Ignorar a los miembros clave del equipo es una de las muchas tácticas utilizadas por José Mourinho. John Terry recibió mensajes contradictorios del gerente. Mourinho prodigaba elogios a su capitán, haciéndole sentir “10 pies de altura” pero cuando Terry se lesionaba, el entrenador lo dejaba en blanco, lo que provocaba que Terry trabajara más duro para poder volver a la cancha más rápido.

“Si recibieras un golpe y te perdieras un día de entrenamiento, entraría y no te hablaría. Pasaría directamente junto a ti en la mesa de tratamiento”, dijo Terry. “Estás sentado ahí, capitán del club de fútbol, ​​y estás buscando chocar los cinco con el míster, y no lo entiendes, él te deja en blanco. Le dice al fisio, mientras estás allí: ‘¿Cuánto tiempo?’ Y el fisio dirá: ‘Un par de días’. Y él simplemente se iría. Me provocó y presionó mis botones”.

Si bien los enfoques de Benítez, Ferguson y Mourinho difieren, todos están diseñados con el mismo propósito, dice el psicólogo deportivo Dan Abrahams. “Están creando un ambiente de gran desafío y altas expectativas”, explica Abrahams, quien trabaja con jugadores de la Premier League y el equipo de rugby de Inglaterra.

“Por su naturaleza, los grandes desafíos pueden crear una cultura de confrontación y ese es ciertamente el caso cuando observas partes de la carrera de Mourinho. Le dicen a la plantilla: ‘Aquí está el plan de juego y mi filosofía. O lo haces o no lo haces. Si no lo haces, estás fuera. Es un enfoque de alto riesgo para los jugadores de hoy: pueden agotarse después de dos o tres años. Es muy difícil ser a la vez un gran desafío y un gran apoyo. El punto dulce está entre los dos. Habiendo trabajado con Eddie Jones y el rugby de Inglaterra, sé que tuvo que suavizar su enfoque para ayudarlo a comprender las necesidades individuales de cada ser humano”.

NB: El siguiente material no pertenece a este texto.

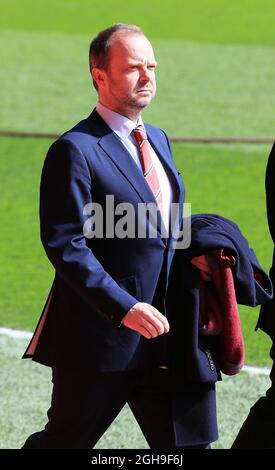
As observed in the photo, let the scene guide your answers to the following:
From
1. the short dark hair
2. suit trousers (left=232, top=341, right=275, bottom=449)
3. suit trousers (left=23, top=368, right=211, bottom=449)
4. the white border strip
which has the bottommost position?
the white border strip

El talento dentro de un equipo juega un papel importante en el éxito de un entrenador pero, lo que es más importante, su capacidad para ganarse el compromiso de un jugador desbloquea el potencial del equipo. No existe un plan para crear el vínculo perfecto. Cada relación jugador-mánager necesita un plan a medida y, aun así, las influencias externas pueden sabotear la configuración.

Para asegurar un éxito duradero, los gerentes deben ser flexibles y adaptarse a las actitudes cambiantes de la sociedad, pero esto no garantiza necesariamente relaciones duraderas. Dado lo que está en juego (tres puntos, grandes sumas de dinero y reputaciones personales), los enfrentamientos son inevitables. No va a ser todo chocar los cinco y presentaciones de trofeos. La intensidad de estos saltos puede llevar al agotamiento. En ese sentido, se parecen más a los matrimonios que a las amistades: es posible que no siempre se agraden, pero es necesario que haya un entendimiento y un compromiso con una causa más allá de una agenda egoísta.

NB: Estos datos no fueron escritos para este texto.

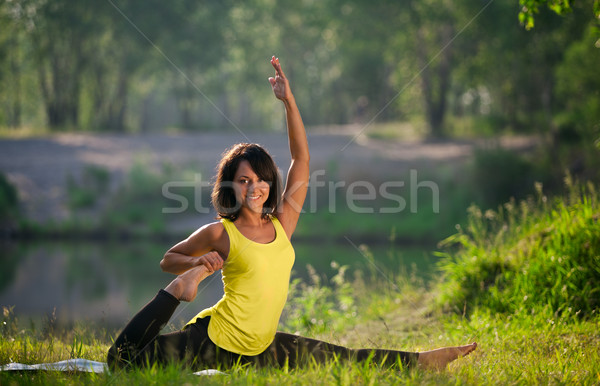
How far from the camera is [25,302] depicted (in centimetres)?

Sin embargo, como explica Adams, los mejores jugadores están dispuestos a entrar en este matrimonio si les traes el éxito. “No creas que a todo el mundo le gusta el gerente, porque no es así como funciona”, dice. “Los jugadores tienen que creer en ti y que lo que estás haciendo va a dar resultados. Debo haberlo hecho bien en algún momento porque tuve cuatro promociones. Ahora, les gusto? No estoy seguro de que lo hicieran. Pero les garantizo que me respetan”.